Purpose: Stereotactic radiosurgery (SRS) has become a minimally invasive treatment modality for patients with refractory trigeminal neuralgia. It is unclear, however, how best to treat patients with pain that is refractory or recurrent after initial SRS. We report on treatment outcomes and quality of life for patients treated with repeated SRS for refractory or recurrent trigeminal neuralgia.
Methods and materials: Between June 1996 and June 2001, 112 patients with trigeminal neuralgia were treated with SRS at the University of Maryland Medical Center. Eighteen patients underwent repeat SRS 3-42 months (median, 8 months) after initial radiosurgery because of unsatisfactory or unsustained pain relief. Patients received a median prescription dose of 75 and 70 Gy, respectively, for the first and second treatments. Self-reports of pain control were assessed with a standard questionnaire containing the complete Barrow Neurologic Institute Pain Scale.

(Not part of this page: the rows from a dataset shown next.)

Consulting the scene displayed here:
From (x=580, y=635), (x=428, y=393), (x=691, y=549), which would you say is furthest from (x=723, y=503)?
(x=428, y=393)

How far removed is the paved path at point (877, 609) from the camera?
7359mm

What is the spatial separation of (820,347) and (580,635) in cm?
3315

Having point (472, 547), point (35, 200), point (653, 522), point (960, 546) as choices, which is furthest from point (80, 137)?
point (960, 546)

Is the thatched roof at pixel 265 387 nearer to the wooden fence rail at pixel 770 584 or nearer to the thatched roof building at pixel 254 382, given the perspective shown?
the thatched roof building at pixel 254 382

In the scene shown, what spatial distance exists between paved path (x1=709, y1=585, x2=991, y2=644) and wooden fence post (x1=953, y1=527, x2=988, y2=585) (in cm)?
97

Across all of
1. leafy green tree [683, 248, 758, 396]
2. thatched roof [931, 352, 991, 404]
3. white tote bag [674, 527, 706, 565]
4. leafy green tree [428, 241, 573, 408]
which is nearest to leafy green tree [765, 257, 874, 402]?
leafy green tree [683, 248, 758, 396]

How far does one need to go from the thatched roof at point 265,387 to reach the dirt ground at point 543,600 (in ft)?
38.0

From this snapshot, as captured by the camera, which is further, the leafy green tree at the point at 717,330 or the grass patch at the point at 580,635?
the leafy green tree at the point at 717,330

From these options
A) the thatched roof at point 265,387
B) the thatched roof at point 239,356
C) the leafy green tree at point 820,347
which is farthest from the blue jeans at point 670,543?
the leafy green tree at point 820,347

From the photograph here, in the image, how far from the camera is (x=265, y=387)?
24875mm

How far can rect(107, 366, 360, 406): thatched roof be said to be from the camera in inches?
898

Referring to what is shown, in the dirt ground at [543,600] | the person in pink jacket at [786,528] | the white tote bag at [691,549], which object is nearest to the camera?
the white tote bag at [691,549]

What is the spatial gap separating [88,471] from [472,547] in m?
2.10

Results: The median follow-up was 37.5 months (range, 12-68 months) after initial SRS and 24.5 months (range, 6-65 months) after repeat SRS. For the 18 patients in this series, the percentage of patients reporting excellent, good, fair, and poor responses after the initial and repeat SRS was 50%, 28%, 6%, and 16% and 45%, 33%, 0%, and 22%, respectively. None of the 3 patients with pain refractory to initial SRS responded to repeat SRS. Among those with recurrent pain after initial SRS, 14 patients (93%) achieved excellent or good pain outcomes after repeat SRS. The actuarial analysis revealed a 1-year recurrence rate of 22%, with no patients reporting recurrent pain after 9 months of follow-up. Two patients (11%) reported new or increased facial numbness after retreatment, which was described as bothersome by one. Repeat SRS resulted in a median 60% improvement in quality of life, and 56% of patients believed that the procedure was successful.
Conclusion: Despite a modest dose reduction, repeat SRS provided similar rates of complete pain control as the initial procedure, but was not effective for patients with no response to initial treatment. Repeat SRS was more efficacious for those patients who experienced longer periods of pain relief after the initial SRS. The incidence of complications was not significantly different from that observed for initial SRS. In this series, most patients had significant improvements in quality of life.